1) Write a quote from the speech that commits a fallacy. 2) Tell what fallacy it commits and explain why it is guilty of committing that logical flaw. 3) Explain why a speech that blatantly commits so many fallacies can still be so effective and so famous.  


1) "If a free society cannot help the many who are poor, it cannot save the few who are rich." page 1, paragraph 8

2) This statement commits a non sequitur fallacy because there exists a disconnect between the premise ("a society can't help its poor") and the conclusion ("therefore, it cannot help the rich"). While the two statements both discuss an economic class, and therefore may appear to be related, in reality they have nothing to do with each other.

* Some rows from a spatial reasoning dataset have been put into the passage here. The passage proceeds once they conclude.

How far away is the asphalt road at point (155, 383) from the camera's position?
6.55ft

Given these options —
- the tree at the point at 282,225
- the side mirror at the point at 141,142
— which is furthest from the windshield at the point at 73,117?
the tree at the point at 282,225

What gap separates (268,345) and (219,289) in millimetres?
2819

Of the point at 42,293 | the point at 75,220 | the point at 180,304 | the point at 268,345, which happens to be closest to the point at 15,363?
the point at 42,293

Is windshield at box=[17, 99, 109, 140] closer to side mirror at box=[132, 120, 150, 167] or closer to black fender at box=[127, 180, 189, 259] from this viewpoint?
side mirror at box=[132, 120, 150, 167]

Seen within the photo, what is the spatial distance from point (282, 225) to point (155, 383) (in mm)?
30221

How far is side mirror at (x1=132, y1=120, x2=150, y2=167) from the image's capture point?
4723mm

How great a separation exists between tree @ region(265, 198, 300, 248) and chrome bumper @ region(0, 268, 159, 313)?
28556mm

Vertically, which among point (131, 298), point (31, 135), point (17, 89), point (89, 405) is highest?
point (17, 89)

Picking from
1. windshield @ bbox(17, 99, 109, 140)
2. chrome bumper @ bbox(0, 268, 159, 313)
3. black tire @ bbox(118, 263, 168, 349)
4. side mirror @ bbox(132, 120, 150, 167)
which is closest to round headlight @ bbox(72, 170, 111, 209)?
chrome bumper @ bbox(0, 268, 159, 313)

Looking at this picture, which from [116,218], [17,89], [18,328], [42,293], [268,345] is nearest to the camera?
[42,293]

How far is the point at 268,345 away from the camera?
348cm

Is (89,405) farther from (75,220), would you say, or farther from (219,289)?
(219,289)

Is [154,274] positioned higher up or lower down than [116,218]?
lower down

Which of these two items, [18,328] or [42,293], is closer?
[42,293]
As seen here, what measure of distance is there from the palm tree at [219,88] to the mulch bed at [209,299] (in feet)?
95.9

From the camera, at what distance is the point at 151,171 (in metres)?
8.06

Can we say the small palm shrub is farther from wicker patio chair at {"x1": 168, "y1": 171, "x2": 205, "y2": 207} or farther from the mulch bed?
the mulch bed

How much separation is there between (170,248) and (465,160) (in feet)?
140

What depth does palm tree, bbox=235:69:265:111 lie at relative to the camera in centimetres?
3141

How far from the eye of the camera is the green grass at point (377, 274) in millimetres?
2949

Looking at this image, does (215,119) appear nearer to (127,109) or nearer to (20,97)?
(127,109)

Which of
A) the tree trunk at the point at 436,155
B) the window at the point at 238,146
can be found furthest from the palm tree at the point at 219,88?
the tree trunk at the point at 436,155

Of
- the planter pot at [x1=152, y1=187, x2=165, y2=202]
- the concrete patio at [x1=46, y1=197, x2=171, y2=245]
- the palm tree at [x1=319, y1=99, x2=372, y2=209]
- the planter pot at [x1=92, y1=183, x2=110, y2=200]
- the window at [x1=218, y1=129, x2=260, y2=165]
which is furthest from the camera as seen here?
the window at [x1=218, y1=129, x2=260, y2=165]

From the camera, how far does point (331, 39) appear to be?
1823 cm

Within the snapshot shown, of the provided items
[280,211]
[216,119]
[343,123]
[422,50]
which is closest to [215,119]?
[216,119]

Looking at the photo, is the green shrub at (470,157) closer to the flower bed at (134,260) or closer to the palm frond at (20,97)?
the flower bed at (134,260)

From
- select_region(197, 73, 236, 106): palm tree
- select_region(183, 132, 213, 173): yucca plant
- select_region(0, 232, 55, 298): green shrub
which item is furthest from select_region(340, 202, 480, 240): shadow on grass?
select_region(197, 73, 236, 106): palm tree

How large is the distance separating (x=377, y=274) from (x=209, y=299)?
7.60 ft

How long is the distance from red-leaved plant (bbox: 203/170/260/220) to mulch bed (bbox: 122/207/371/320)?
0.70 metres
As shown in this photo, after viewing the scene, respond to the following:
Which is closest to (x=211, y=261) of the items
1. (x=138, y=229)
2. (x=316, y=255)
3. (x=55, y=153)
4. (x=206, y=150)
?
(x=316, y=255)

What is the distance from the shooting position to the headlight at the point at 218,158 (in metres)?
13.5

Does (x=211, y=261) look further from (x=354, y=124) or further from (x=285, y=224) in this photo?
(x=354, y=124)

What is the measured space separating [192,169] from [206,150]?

A society being unable to assist the "many poor" does not guarantee that they will also be unable to help out the "few who are rich".

3) JFK manages to use rhetoric in such an inspirational, patriotic manner that people are riled up before they even have time to think about the many fallacies in the speech. The speech is designed to breed feelings of "Americanism" and pride for both the president and the country; listeners aren't exactly looking to the speech as a source of evidence-supported argument. Finally, after a president is elected, the majority of people are still focusing their attention and topics of discussion on the president himself and what they think he will do in office; they aren't absorbing the inauguration speech critically, looking for logical errors.